##### Excerpt to read
Currently i install the pound under Mandriva 10.2 ( 2.6.11-6mdk ),
Do i have install SysVinit-2.78-19Au.i386.rpm On my box?
Erwien.
Joe Gooch wrote:
> As I was making the jump from v1.6 to v1.9.1, and having to redo all of
> my patches against pound, I figured it better for me to post these for
> the benefit of others, and additionally so that some (hopefully) could
> be incorporated into the mainstream so I wouldn't have to keep my own
> changes.
>
> So, here they are, use as you wish, YMMV, yadda yadda.
>
> I didn't muck around in the configure script at all, so some of the
> patches will kludge this by adding libs to Makefile.in, or defines there
> as well. If included in the main codebase those would obviously need to
> be fixed by someone who can read configure files; it just hurts my head
> too much.
>
> The patches are at:
> https://mgmt.k12system.com/~mrwizard/pound/
>
> They need to be applied in order, since that's how I built them. Here
> they are in order:
>
> pound-1.9.1-nodaemon.patch.gz
>
> Provides a configuration directive called NoDaemon, which makes
> the daemon stay in the foreground instead of forking. Also, added a
> setsid() call, so regardless, it disassociates from the parent process.
> (might not be portable)
##########
• Written exercise A:
Name every file that the excerpt about pound patches mentions by its full file name.
##### Material for this exercise
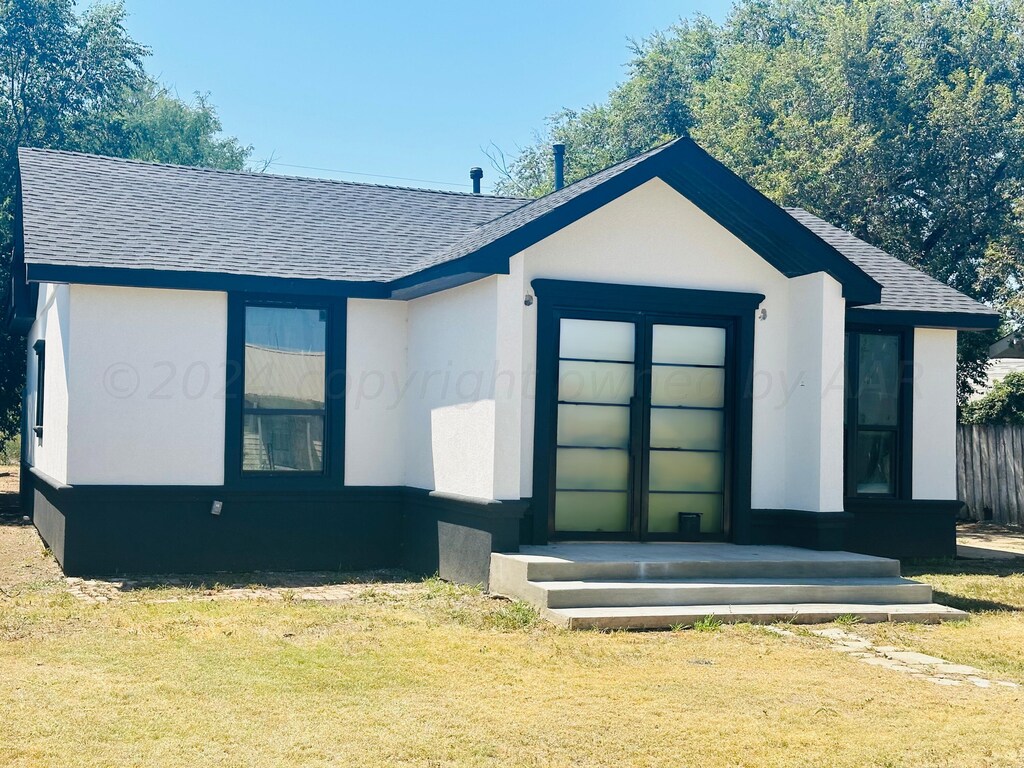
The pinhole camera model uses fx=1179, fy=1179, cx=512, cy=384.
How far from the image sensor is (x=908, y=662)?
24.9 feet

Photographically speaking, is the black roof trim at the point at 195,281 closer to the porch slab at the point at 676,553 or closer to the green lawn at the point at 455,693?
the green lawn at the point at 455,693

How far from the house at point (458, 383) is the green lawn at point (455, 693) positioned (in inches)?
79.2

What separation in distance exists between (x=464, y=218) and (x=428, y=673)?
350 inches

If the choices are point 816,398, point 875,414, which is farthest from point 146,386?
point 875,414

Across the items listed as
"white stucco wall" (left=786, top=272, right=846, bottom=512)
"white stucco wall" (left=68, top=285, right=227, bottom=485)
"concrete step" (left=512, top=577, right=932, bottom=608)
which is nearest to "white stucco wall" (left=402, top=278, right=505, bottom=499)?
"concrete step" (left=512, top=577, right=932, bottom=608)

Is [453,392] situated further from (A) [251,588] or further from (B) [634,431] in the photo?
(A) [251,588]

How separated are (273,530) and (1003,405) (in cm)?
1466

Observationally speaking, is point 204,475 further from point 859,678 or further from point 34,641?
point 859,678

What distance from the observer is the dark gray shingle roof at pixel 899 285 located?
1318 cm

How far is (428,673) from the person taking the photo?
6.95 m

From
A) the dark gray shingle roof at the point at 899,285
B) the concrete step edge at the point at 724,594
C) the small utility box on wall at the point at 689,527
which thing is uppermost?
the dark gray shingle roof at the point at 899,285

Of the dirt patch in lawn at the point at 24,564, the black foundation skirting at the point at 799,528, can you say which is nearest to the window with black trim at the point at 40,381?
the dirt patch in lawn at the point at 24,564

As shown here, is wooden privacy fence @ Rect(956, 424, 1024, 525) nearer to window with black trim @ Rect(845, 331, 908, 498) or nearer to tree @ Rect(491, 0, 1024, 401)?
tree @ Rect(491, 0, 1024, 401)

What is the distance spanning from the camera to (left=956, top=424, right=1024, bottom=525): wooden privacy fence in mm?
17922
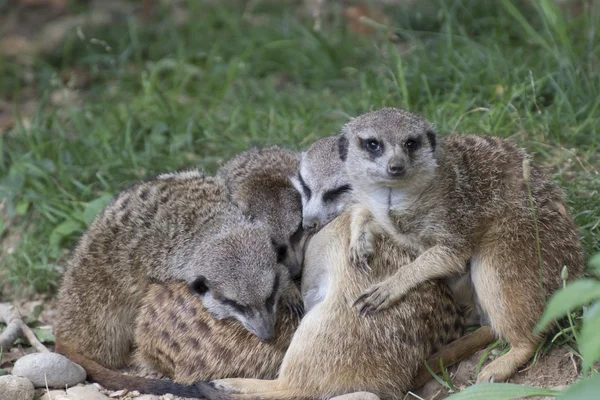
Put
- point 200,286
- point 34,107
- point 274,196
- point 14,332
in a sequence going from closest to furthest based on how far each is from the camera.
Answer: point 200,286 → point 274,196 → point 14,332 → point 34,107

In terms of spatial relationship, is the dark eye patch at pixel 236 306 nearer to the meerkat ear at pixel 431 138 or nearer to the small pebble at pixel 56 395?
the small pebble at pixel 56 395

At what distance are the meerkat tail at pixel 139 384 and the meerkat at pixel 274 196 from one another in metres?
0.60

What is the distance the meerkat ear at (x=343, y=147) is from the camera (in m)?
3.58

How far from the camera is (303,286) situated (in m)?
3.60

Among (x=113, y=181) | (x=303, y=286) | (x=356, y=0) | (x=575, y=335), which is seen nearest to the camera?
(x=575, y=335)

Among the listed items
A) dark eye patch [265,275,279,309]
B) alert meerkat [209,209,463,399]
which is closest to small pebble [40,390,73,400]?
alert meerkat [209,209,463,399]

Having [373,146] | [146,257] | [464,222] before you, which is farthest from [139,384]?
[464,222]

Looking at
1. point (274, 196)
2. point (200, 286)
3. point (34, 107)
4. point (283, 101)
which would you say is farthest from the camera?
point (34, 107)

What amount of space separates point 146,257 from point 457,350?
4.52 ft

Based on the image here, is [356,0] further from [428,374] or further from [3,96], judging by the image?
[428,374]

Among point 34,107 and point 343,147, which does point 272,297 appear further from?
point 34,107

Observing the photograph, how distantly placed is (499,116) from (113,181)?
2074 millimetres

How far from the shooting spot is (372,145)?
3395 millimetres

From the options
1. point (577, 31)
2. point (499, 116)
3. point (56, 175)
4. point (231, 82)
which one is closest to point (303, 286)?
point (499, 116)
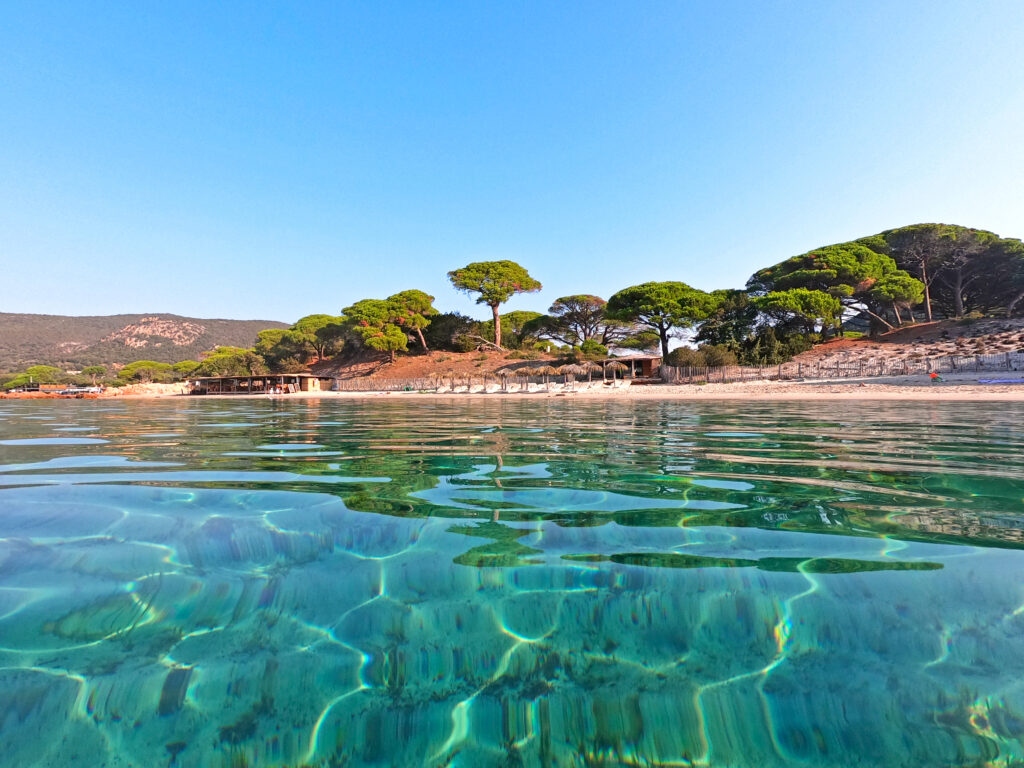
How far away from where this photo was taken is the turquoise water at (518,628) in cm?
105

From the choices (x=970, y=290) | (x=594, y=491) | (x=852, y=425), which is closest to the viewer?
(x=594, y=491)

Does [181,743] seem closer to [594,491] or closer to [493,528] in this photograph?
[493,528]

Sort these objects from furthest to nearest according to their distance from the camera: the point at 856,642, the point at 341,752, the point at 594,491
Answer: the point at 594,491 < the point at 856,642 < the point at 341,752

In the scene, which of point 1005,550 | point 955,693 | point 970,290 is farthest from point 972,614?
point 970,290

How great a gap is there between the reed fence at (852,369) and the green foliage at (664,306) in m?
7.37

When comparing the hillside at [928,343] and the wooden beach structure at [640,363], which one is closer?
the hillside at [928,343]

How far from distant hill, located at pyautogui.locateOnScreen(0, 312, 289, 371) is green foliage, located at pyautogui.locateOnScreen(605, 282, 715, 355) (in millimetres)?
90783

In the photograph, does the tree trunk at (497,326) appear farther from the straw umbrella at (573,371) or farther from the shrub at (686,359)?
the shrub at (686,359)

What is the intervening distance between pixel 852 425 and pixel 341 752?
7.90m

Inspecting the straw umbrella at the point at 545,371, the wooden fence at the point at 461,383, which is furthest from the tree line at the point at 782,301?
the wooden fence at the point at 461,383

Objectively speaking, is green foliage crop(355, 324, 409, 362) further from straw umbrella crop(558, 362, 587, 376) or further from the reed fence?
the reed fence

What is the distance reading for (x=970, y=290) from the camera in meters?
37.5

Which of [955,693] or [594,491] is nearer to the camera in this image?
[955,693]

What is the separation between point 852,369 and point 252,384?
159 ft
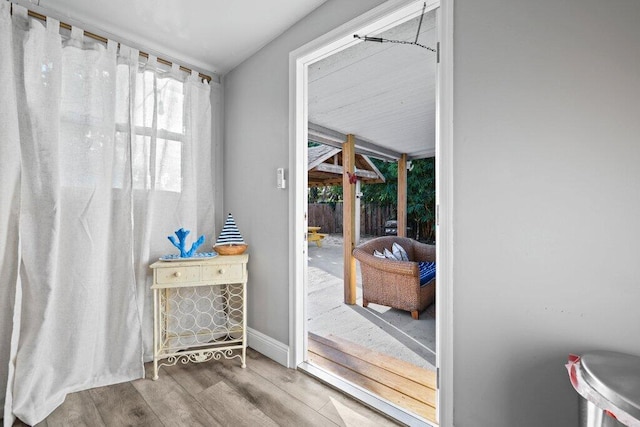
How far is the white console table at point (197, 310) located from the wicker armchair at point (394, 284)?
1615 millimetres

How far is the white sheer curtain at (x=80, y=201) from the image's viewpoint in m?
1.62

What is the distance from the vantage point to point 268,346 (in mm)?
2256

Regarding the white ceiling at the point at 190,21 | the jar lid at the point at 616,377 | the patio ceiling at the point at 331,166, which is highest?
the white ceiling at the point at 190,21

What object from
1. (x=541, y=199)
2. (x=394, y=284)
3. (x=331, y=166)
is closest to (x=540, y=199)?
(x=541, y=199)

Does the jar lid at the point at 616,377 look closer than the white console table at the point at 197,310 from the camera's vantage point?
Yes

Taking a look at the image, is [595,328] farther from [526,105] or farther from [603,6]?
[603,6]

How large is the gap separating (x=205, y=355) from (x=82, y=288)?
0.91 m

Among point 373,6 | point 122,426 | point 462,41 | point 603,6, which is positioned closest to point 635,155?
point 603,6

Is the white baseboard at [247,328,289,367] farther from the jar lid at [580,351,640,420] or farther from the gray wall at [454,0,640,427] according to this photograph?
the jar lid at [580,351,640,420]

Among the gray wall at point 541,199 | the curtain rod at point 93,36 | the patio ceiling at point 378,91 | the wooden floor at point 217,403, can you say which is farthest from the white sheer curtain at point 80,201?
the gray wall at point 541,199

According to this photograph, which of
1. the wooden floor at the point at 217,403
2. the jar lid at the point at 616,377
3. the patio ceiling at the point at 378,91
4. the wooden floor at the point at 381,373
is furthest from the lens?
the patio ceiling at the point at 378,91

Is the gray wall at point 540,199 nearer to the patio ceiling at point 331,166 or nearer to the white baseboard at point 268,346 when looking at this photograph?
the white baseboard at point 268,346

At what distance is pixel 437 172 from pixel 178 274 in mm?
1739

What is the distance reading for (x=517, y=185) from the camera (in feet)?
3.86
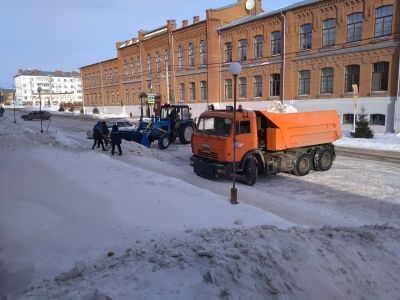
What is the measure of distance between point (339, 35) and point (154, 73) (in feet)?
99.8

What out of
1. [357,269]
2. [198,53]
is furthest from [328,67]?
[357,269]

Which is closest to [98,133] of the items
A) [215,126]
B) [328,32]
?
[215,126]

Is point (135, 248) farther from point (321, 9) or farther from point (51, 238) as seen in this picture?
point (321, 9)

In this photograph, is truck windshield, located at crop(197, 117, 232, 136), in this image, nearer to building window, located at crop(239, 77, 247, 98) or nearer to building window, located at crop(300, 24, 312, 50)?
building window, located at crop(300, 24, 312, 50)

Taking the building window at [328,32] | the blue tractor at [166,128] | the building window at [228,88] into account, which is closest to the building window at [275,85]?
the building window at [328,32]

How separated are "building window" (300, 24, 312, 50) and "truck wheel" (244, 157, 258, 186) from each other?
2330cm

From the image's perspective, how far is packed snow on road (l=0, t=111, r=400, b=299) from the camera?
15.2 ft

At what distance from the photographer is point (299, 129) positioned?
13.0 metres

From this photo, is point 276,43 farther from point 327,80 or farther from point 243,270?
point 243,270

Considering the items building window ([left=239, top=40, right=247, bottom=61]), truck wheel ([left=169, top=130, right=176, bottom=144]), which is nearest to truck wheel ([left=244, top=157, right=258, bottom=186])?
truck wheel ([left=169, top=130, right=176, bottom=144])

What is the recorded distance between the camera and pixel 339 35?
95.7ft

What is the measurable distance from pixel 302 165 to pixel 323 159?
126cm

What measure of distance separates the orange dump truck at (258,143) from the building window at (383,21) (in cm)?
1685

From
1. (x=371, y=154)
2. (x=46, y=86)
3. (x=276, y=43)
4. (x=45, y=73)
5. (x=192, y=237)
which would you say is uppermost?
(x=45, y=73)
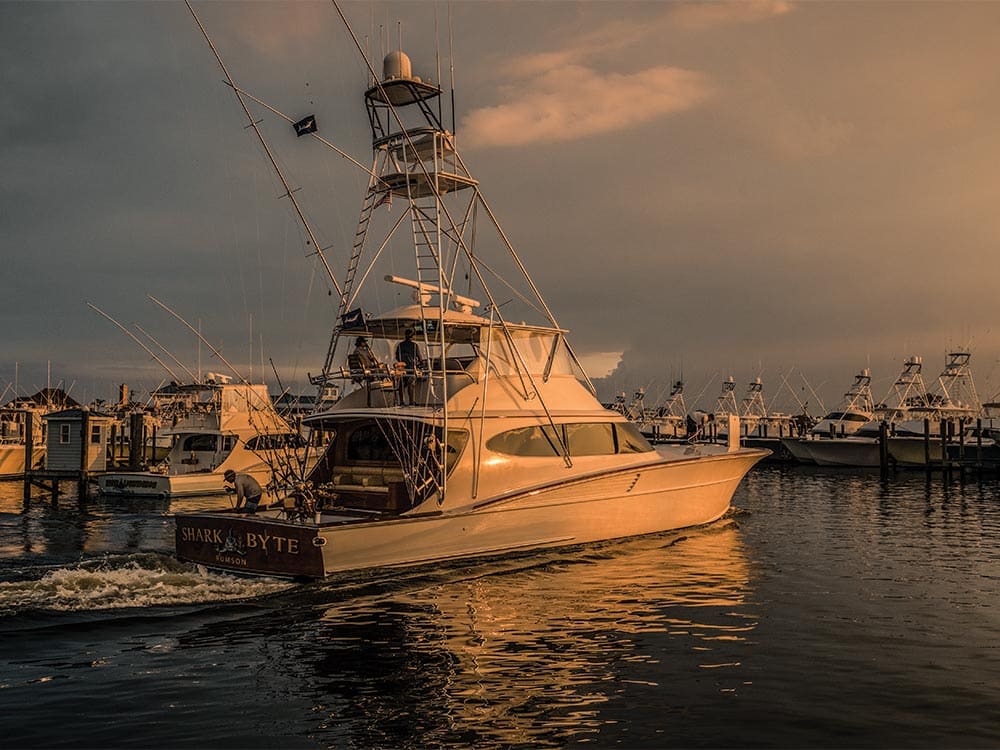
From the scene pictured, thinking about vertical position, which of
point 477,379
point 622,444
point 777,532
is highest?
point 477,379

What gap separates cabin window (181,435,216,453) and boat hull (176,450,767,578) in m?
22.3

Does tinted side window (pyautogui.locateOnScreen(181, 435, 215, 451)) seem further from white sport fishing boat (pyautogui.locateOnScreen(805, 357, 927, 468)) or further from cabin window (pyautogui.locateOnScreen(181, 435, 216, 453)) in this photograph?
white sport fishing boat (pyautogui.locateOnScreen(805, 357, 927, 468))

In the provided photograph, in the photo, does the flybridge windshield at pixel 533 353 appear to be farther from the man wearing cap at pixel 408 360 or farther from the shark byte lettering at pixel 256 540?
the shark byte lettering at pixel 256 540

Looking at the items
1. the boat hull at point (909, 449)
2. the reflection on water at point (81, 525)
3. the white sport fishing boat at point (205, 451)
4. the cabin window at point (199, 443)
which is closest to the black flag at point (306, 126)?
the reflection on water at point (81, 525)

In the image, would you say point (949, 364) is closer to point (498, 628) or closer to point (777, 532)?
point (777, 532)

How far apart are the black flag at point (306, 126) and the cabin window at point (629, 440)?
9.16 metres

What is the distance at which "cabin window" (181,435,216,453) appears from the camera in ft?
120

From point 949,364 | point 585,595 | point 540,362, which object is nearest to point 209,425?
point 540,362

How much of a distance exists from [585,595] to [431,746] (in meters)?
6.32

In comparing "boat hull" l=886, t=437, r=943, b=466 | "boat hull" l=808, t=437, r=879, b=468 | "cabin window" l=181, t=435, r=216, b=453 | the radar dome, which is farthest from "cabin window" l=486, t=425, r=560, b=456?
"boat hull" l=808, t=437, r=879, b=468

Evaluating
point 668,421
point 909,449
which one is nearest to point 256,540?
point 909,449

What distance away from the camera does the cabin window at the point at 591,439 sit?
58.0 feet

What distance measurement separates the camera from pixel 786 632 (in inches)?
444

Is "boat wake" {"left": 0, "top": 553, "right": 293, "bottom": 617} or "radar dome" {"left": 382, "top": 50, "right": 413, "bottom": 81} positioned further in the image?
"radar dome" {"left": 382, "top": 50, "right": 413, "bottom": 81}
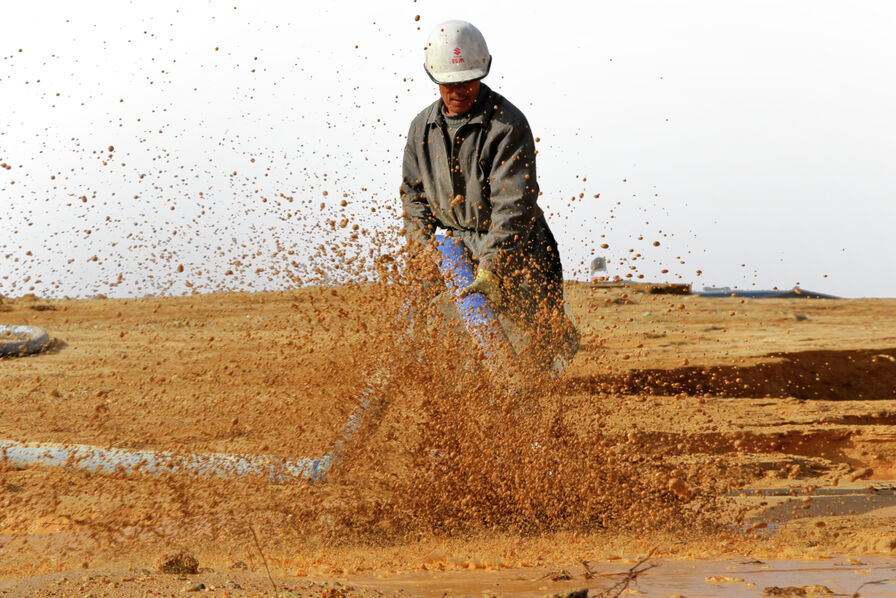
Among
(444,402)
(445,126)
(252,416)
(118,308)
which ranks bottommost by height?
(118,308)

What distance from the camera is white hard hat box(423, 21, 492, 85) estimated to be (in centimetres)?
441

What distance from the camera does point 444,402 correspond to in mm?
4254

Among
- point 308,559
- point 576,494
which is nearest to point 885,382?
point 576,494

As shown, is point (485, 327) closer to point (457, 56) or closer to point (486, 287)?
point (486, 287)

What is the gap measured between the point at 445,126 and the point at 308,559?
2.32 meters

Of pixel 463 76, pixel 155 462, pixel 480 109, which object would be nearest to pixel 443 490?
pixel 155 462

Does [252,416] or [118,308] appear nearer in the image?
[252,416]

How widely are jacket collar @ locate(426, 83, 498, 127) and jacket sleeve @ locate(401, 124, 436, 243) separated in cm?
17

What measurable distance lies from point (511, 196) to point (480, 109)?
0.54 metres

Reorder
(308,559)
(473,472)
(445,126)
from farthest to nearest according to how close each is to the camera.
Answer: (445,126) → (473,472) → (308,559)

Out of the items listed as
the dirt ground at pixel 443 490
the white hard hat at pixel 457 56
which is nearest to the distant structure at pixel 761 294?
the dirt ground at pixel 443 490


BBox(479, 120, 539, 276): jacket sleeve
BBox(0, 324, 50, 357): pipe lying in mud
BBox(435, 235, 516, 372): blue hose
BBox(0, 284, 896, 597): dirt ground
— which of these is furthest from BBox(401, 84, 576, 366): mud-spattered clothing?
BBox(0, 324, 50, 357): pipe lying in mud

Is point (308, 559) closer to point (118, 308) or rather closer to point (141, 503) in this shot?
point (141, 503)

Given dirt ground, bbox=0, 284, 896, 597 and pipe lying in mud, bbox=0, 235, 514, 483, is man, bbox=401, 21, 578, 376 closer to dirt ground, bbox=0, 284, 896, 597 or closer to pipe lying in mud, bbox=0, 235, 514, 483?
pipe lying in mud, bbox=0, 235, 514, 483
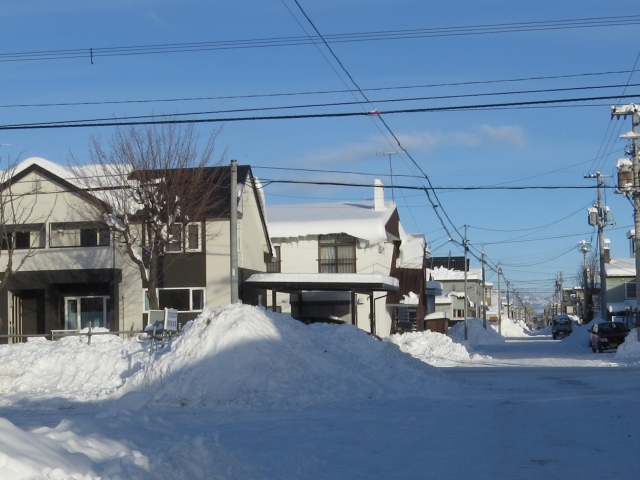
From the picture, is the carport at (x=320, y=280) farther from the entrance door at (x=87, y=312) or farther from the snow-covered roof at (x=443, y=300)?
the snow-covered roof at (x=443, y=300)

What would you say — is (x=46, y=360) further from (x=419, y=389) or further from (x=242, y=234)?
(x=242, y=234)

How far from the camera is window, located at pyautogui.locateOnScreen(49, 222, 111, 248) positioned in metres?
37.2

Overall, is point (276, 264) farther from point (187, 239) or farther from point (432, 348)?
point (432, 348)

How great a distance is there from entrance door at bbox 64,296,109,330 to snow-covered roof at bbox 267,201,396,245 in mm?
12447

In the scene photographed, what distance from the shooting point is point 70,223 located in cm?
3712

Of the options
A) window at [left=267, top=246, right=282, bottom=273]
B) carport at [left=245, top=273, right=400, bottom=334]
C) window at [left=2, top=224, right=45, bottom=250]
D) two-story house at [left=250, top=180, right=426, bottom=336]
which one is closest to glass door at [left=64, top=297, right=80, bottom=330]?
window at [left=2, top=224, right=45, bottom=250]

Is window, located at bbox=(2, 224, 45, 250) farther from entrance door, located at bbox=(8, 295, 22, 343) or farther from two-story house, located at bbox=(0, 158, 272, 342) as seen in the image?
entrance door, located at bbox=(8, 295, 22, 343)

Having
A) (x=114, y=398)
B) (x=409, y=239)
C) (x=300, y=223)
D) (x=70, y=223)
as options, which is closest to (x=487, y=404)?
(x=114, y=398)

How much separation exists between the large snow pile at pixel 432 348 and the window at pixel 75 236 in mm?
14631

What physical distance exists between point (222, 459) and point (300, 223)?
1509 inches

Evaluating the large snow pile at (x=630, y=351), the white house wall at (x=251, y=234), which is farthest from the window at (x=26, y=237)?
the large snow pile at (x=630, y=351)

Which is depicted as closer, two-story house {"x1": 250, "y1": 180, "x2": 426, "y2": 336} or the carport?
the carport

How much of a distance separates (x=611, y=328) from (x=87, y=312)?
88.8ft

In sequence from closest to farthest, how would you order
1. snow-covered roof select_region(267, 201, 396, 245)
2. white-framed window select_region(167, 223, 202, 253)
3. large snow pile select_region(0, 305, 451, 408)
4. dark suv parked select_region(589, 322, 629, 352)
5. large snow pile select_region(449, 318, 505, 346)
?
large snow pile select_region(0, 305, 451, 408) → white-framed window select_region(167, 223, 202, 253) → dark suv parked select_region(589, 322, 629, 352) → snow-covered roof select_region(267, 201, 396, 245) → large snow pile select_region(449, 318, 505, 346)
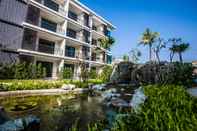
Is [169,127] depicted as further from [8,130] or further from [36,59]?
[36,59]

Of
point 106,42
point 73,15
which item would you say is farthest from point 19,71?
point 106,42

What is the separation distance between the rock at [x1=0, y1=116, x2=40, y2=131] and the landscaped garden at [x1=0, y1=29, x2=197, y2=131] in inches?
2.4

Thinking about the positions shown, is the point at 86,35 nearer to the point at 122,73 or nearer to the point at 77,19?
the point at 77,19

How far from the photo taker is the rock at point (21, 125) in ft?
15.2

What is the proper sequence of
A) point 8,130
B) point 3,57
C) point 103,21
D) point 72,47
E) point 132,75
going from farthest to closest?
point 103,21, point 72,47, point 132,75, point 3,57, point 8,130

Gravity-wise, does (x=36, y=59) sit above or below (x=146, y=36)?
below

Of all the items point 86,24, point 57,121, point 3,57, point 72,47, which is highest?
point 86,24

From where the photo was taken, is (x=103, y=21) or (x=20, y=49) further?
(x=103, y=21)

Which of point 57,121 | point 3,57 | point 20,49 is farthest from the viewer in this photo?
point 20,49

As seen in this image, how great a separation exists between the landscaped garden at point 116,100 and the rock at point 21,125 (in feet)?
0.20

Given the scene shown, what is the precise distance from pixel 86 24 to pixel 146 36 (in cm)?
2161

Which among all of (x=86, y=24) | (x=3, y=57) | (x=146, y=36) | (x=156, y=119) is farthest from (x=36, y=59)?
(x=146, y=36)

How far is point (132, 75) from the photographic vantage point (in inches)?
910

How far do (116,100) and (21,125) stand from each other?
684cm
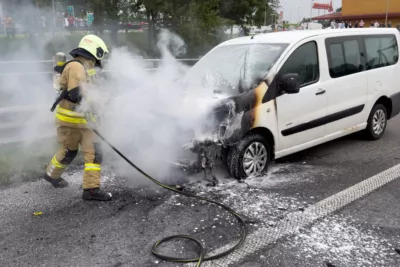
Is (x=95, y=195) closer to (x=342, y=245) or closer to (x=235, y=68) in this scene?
##########
• Written exercise B:
Count the lines of the listing that contain the word "Given", and give only the number.

• Written answer A:
SysVinit-2.78-19Au.i386.rpm, Makefile.in, pound-1.9.1-nodaemon.patch.gz

• Written answer B:
2